Some users also get onto a platform only to watch a particular television show or a movie and then log out, because they are yet to get used to online subscription services. Plus, OTT players also have to compete with the byte-size streaming and video-sharing platforms that are available for free and provide the required entertainment fix. “While the price point will certainly play a key deciding factor, Indian customers have traditionally opted for services that provide bang for the buck,” Ankur Pahwa, Partner, Ernst & Young LLP, says.

Stand out from the crowd

Only two out of the six international on-demand video streaming platforms in India – Netflix and Amazon Prime Video – feature in the top ten.
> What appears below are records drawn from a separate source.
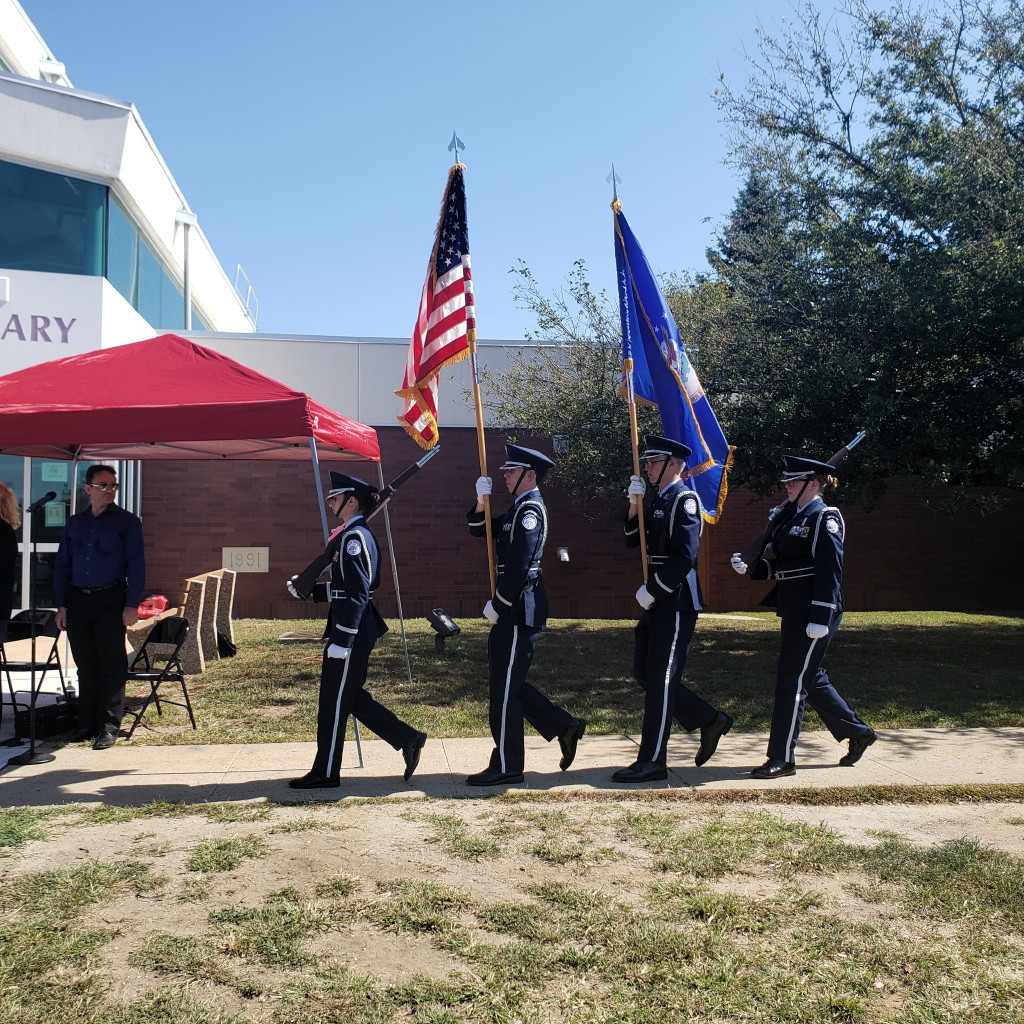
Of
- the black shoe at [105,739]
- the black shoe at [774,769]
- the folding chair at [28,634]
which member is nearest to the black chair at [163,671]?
the black shoe at [105,739]

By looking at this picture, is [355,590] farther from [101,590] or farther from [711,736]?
[711,736]

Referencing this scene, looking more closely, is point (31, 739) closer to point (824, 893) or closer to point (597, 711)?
point (597, 711)

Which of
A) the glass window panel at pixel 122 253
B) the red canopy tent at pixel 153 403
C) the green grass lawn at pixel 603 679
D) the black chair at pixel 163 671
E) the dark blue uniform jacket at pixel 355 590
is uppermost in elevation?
the glass window panel at pixel 122 253

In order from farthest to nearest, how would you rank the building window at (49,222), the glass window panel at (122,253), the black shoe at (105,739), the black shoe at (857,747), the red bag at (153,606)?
the glass window panel at (122,253), the building window at (49,222), the red bag at (153,606), the black shoe at (105,739), the black shoe at (857,747)

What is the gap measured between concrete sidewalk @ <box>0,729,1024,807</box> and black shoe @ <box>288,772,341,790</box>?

There are already over 40 OTT video streaming platforms catering to different segments and operating models in the market, each vying for a share of the consumer’s time and wallet.

From mobile-only subscription to bundled services, to live coverage of events such as the IPL matches, these companies are exploring opportunities to garner customer interest and more importantly, to stand out from the crowd.

In order to make its presence felt, Apple must be a differentiator and not an imitator, says Pahwa. To gain an edge in the Indian OTT market, it is imperative that Apple focusses on putting together compelling original content that caters to the palate of the Indian audience and tempts consumers enough so they choose its platform along with or over the rest.